The old man was silent.

“Mr. Carlyle is no Deist,” said Miss Staunton; “and I am sure, that unless the truths of Christianity contrive soon to get themselves justified by the laws of science, the higher orders will believe in them as little as Mr. Locke informs us that the working classes do.”

“You prophesy confidently, my darling.”

“Oh, Eleanor is in one of her prophetic moods to-night,” said Lillian, slyly. “She has been foretelling me I know not what misery and misfortune, just because I choose to amuse myself in my own way.”

And she gave another sly pouting look at Eleanor, and then called me to look over some engravings, chatting over them so charmingly! — and stealing, every now and then, a pretty, saucy look at her cousin, which seemed to say, “I shall do what I like, in spite of your predictions.”

This confirmed my suspicions that Eleanor had been trying to separate us; and the suspicion received a further corroboration, indirect, and perhaps very unfair, from the lecture which I got from my cousin after I went up-stairs.

He had been flattering me very much lately about “the impression” I was making on the family, and tormenting me by compliments on the clever way in which I “played my cards”; and when I denied indignantly any such intention, patting me on the back, and laughing me down in a knowing way, as much as to say that he was not to be taken in by my professions of simplicity. He seemed to judge every one by himself, and to have no notion of any middle characters between the mere green-horn and the deliberate schemer. But to-night, after commencing with the usual compliments, he went on:

“Now, first let me give you one hint, and be thankful for it. Mind your game with that Eleanor — Miss Staunton. She is a regular tyrant, I happen to know: a strong-minded woman, with a vengeance. She manages every one here; and unless you are in her good books, don’t expect to keep your footing in this house, my boy. So just mind and pay her a little more attention and Miss Lillian a little less. After all, it is worth the trouble. She is uncommonly well read; and says confounded clever things, too, when she wakes up out of the sulks; and you may pick up a wrinkle or two from her, worth pocketing. You mind what she says to you. You know she is going to be married to Lord Lynedale.”

I nodded assent.

“Well, then, if you want to hook him, you must secure her first.”

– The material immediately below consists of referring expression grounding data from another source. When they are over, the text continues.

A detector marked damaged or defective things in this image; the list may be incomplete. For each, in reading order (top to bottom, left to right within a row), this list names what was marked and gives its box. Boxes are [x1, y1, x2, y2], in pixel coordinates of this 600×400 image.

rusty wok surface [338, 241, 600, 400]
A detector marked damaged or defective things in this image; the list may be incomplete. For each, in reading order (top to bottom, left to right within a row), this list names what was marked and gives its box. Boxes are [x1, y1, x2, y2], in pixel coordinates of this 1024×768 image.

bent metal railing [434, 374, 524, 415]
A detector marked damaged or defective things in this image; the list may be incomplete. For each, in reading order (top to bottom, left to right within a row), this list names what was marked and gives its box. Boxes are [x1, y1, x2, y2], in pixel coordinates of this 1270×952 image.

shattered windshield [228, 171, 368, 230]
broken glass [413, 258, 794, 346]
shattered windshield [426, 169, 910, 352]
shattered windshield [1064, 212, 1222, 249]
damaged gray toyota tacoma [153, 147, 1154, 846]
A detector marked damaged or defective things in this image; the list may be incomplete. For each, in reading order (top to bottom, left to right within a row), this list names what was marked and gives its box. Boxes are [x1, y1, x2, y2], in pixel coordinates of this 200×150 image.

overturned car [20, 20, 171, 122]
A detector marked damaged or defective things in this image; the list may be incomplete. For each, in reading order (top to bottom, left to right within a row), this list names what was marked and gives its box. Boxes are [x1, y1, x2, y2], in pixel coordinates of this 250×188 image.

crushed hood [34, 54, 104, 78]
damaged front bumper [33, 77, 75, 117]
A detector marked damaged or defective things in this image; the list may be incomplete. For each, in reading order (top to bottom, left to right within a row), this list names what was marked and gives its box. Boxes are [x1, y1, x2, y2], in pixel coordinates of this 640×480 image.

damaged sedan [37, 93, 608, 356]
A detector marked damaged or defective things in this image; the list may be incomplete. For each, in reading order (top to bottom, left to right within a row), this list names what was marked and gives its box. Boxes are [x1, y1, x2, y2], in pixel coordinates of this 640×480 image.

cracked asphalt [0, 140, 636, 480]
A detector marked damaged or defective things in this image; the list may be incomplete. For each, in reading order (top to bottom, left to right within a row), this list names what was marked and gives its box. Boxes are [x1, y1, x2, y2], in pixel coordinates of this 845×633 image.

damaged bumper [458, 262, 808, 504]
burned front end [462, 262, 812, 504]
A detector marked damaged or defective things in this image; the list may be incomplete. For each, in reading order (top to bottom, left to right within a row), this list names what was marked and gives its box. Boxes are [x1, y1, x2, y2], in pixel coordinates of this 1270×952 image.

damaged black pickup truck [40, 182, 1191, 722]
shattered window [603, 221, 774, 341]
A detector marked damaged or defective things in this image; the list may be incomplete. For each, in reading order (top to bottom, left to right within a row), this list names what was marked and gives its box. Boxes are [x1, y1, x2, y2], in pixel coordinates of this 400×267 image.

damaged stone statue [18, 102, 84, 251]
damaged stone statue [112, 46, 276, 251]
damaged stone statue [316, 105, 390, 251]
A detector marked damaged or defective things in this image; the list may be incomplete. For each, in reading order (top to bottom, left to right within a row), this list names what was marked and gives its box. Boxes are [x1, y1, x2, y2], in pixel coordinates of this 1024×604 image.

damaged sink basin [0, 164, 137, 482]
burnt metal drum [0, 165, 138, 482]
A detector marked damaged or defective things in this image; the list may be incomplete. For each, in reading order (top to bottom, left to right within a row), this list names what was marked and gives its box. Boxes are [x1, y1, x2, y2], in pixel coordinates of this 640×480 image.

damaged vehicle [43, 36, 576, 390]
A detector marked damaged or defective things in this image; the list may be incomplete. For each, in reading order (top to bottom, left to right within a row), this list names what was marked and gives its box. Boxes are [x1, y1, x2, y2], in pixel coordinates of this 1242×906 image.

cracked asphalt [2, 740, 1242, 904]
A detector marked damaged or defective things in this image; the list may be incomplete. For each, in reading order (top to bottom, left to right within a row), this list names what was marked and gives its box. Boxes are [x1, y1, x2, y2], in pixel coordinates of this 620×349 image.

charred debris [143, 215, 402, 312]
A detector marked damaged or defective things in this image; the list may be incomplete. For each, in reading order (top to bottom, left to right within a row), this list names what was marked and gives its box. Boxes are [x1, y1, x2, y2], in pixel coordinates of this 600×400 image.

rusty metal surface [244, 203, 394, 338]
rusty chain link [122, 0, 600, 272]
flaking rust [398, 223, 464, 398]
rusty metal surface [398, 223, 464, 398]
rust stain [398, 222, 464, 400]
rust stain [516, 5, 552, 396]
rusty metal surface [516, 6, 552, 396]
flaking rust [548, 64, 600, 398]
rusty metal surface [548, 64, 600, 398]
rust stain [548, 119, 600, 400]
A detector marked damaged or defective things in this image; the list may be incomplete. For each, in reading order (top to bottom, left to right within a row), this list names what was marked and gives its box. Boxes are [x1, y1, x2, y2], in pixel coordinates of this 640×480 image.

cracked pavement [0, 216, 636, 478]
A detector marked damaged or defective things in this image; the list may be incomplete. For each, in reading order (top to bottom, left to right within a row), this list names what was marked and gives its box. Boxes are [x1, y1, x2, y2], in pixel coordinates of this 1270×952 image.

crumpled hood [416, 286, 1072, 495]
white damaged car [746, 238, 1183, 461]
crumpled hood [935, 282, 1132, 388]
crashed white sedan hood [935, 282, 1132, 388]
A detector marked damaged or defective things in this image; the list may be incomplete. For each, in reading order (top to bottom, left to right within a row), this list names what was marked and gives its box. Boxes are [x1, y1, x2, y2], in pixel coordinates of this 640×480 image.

“I want to hook no one, George; I have told you that a thousand times.”

“Oh, no! certainly not — by no means! Why should you?” said the artful dodger. And he swung, laughing, out of the room, leaving in my mind a strange suspicion, of which I was ashamed, though I could not shake it off, that he had remarked Eleanor’s wish to cool my admiration for Lillian, and was willing, for some purpose of his own, to further that wish. The truth is, I had very little respect for him, or trust in him: and I was learning to look, habitually, for some selfish motive in all he said or did. Perhaps, if I had acted more boldly upon what I did see, I should not have been here now.